▶ **What is expected**:
Among the entries that follow, count the lines with the word "Giraffa" and report the number by itself.

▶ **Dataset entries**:
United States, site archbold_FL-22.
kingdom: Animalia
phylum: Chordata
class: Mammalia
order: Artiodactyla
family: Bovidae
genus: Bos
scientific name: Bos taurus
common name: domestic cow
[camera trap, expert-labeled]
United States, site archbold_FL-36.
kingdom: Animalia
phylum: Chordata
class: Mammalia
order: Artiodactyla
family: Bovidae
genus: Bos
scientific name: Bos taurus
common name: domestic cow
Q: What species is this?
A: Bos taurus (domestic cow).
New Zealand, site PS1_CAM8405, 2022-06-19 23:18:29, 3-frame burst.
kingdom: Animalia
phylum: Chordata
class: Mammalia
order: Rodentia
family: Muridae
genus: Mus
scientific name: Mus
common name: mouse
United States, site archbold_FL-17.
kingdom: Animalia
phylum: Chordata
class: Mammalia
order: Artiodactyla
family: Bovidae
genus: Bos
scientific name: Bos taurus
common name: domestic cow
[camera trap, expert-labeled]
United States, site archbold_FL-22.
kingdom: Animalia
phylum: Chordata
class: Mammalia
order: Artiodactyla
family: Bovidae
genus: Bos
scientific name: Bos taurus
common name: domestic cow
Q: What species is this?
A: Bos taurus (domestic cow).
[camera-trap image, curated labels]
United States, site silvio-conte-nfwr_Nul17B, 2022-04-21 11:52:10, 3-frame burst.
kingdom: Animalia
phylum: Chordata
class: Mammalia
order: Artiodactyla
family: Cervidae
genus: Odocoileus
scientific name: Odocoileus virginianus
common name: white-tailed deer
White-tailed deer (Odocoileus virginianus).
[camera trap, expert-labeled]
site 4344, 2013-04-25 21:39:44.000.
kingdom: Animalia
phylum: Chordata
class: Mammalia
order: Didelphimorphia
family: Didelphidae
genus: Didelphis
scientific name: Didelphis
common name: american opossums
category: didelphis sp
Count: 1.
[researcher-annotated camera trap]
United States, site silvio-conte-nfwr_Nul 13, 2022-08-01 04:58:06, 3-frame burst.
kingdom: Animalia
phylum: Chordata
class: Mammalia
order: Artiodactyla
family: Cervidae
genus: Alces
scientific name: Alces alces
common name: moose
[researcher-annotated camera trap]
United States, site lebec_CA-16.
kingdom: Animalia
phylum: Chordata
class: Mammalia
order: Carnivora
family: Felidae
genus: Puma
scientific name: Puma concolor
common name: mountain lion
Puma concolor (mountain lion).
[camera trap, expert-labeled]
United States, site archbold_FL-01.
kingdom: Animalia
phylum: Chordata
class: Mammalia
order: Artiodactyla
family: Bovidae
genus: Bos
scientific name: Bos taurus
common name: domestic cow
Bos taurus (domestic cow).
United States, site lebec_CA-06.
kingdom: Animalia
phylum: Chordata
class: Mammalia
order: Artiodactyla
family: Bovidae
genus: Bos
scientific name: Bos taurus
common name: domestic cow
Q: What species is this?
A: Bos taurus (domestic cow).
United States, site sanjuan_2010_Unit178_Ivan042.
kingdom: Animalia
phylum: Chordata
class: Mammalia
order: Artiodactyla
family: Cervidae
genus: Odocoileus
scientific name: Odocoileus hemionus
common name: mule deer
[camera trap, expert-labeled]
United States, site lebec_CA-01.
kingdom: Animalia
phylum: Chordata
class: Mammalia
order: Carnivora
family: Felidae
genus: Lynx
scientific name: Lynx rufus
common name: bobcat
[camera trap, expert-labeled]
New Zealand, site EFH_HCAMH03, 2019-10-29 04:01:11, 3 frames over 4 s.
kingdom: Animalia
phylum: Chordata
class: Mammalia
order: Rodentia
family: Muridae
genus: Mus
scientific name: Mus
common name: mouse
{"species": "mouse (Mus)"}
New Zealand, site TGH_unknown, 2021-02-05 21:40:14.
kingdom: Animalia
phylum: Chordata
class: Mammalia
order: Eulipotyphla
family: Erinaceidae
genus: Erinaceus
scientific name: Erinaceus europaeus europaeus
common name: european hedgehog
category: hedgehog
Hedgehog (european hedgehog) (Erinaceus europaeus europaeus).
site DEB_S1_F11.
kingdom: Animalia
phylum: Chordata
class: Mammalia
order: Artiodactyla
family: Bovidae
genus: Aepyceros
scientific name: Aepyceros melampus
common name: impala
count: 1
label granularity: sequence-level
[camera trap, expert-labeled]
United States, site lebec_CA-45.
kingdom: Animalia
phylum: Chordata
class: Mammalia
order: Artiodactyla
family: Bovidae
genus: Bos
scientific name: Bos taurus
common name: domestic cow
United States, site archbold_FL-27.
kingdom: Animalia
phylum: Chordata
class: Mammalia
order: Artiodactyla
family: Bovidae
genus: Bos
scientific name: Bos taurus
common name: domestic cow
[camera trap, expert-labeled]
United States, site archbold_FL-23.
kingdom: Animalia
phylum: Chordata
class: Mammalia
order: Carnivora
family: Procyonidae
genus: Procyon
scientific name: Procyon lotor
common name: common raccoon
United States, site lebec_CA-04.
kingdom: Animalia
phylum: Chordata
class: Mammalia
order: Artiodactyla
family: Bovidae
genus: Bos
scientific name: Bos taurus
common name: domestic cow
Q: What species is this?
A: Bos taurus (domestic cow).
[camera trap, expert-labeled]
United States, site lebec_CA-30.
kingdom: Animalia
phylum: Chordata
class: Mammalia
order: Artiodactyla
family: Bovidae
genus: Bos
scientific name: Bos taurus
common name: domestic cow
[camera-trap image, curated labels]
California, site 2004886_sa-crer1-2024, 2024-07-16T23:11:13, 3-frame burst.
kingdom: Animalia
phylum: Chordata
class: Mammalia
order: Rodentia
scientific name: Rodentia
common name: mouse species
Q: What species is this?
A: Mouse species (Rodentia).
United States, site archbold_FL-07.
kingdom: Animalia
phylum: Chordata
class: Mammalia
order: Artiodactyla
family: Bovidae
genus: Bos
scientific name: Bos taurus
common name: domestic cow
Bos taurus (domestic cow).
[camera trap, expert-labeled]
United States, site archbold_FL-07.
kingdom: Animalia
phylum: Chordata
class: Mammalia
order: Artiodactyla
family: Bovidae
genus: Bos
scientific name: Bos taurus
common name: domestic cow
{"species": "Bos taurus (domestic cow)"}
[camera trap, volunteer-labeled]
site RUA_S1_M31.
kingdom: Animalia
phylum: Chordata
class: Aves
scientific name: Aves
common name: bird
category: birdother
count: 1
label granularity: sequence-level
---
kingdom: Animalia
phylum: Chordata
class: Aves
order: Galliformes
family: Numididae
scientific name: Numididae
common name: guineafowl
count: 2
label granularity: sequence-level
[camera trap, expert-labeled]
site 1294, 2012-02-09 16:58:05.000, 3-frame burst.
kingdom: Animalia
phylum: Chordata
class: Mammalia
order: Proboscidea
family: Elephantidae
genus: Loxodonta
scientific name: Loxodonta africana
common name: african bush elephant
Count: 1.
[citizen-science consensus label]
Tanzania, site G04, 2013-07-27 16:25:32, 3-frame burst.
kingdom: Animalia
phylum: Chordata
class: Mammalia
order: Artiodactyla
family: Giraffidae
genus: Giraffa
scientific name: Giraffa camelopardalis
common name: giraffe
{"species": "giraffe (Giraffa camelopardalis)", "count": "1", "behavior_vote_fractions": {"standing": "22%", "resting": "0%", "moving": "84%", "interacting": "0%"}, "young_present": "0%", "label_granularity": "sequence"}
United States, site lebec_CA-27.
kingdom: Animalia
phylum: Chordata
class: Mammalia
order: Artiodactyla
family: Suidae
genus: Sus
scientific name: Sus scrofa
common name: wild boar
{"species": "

▶ **Exercise output**:
3